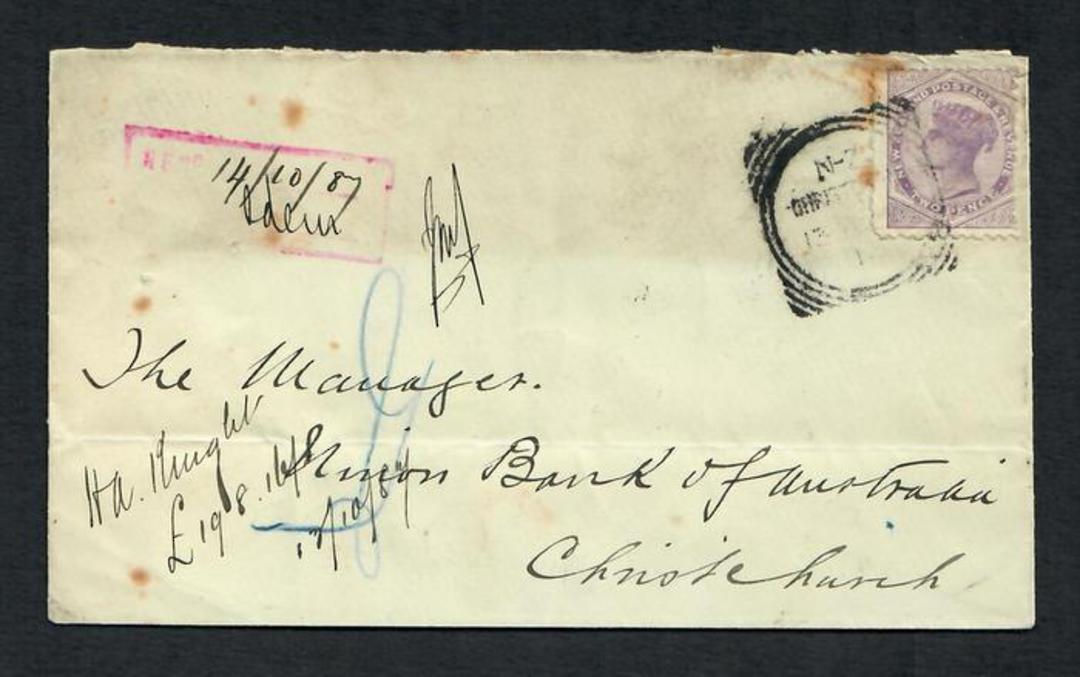 NEW ZEALAND 1887 Cover with 2d Second Sideface. Toning. - 31552 - PostalHist image 0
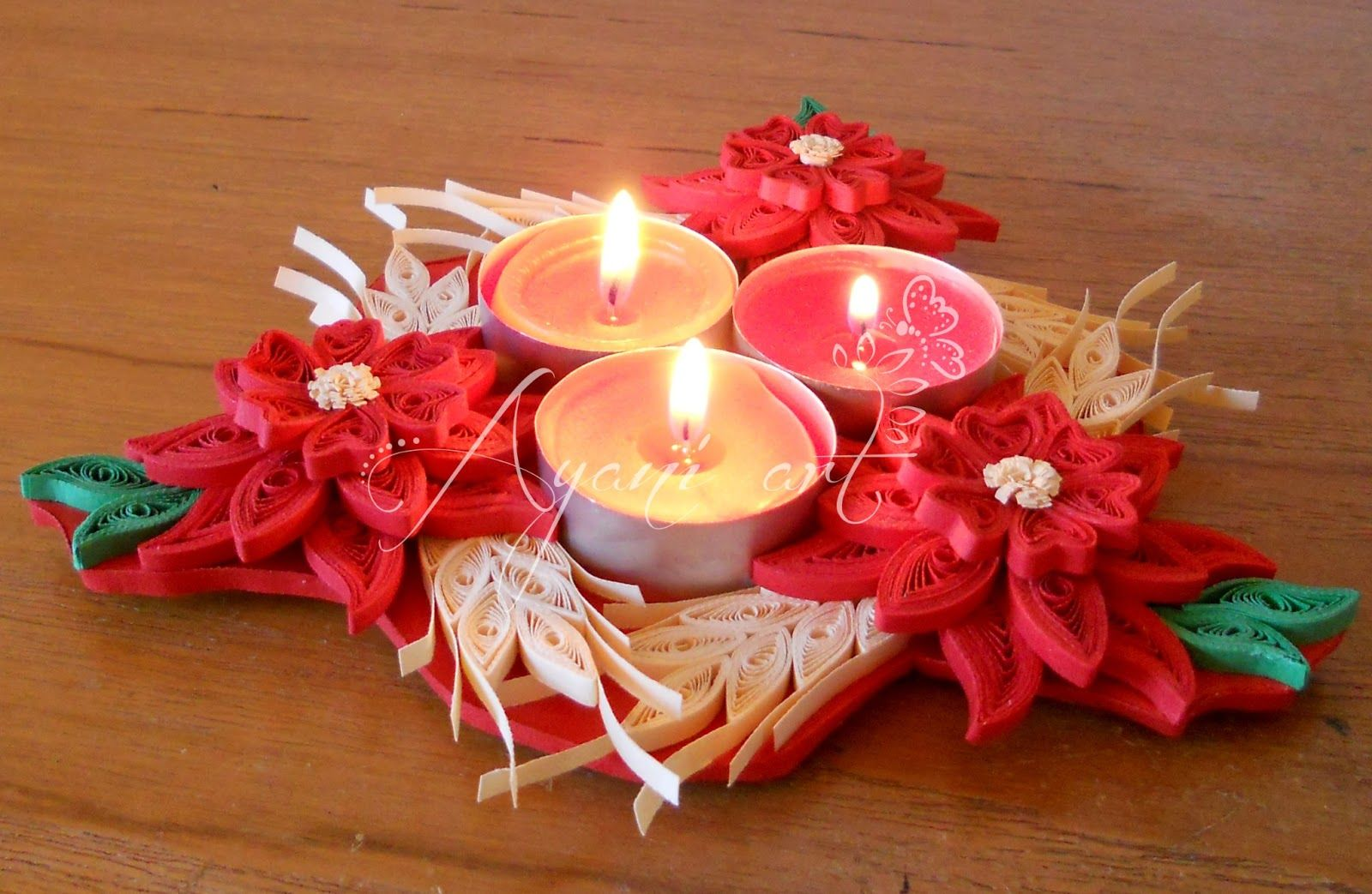 Tea light quilled table centerpiece - by: Ayani art - www ... - photo#42
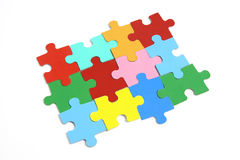 Parties de puzzle denteux Images stock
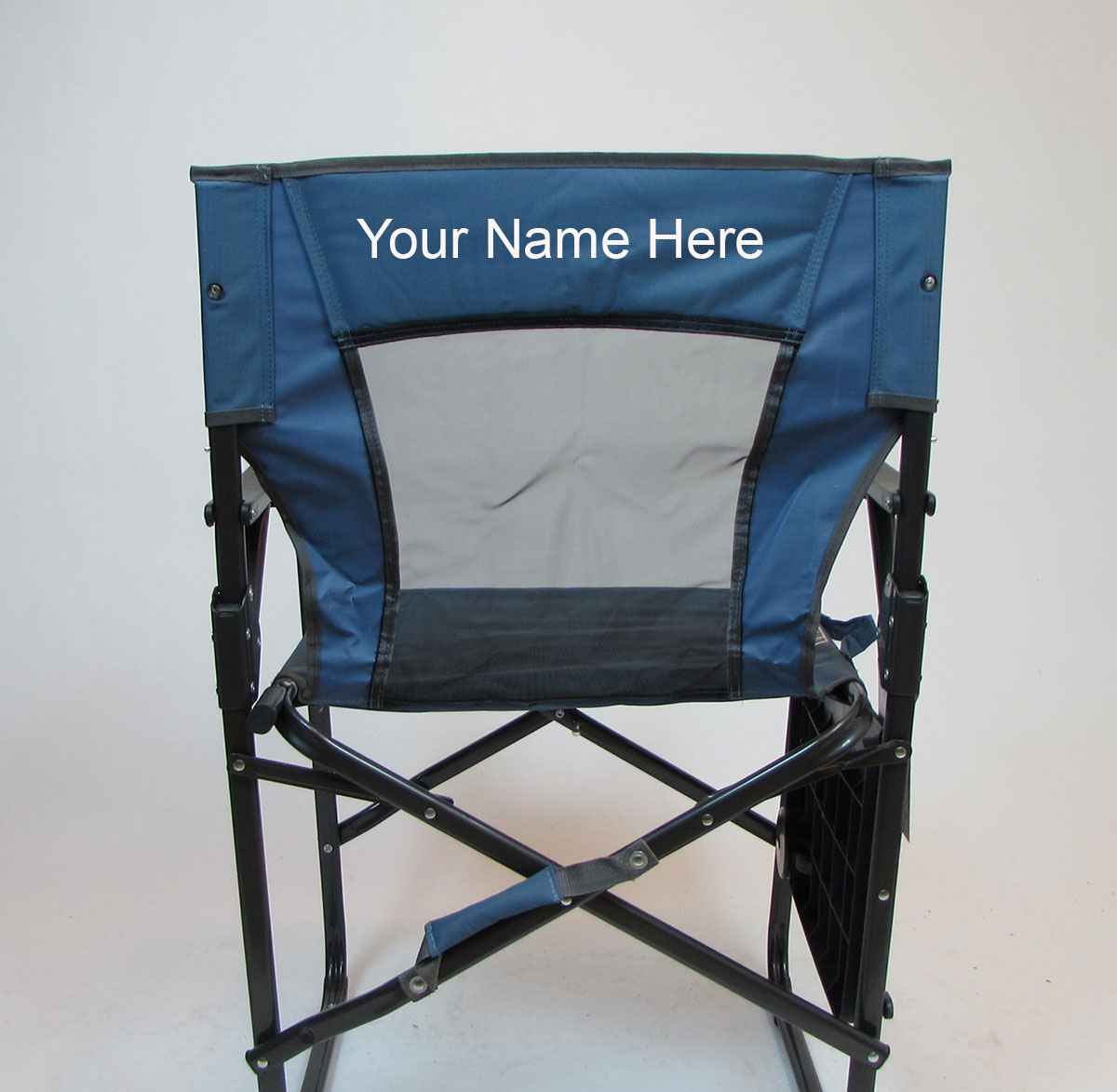 Imprinted 3 Position Director s Chair by GCI Outdoors IMPRINTED Persona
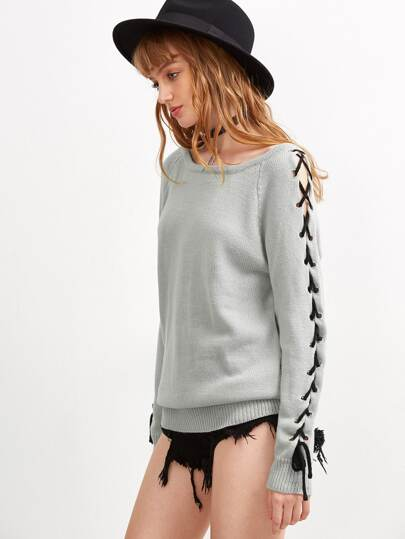 sweater160914465_1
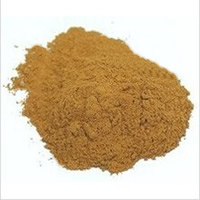 Catuaba  Bark Powder Extract 4:1, 1 kg (2.2 lbs)
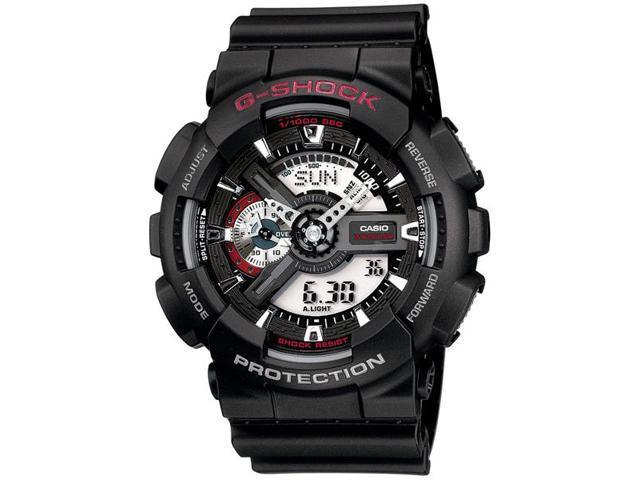 Mans watch RELOJ CASIO G-SHOCK ANADIGI.NEGRO GRIS GA-110 ... 77ba7a2a5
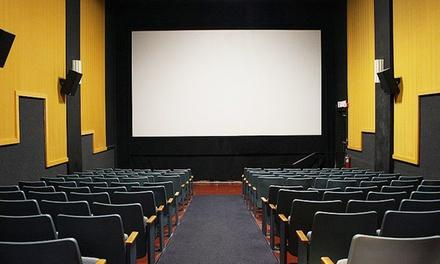 Penn Hills Cinema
....
Exercise brief —
Repeat the data above in full and exactly. Omit every image.

Solution for this task —
 NEW ZEALAND 1887 Cover with 2d Second Sideface. Toning. - 31552 - PostalHist image 0
 Tea light quilled table centerpiece - by: Ayani art - www ... - photo#42
 Parties de puzzle denteux Images stock
 Imprinted 3 Position Director s Chair by GCI Outdoors IMPRINTED Persona
 sweater160914465_1
 Catuaba  Bark Powder Extract 4:1, 1 kg (2.2 lbs)
 Mans watch RELOJ CASIO G-SHOCK ANADIGI.NEGRO GRIS GA-110 ... 77ba7a2a5
 Penn Hills Cinema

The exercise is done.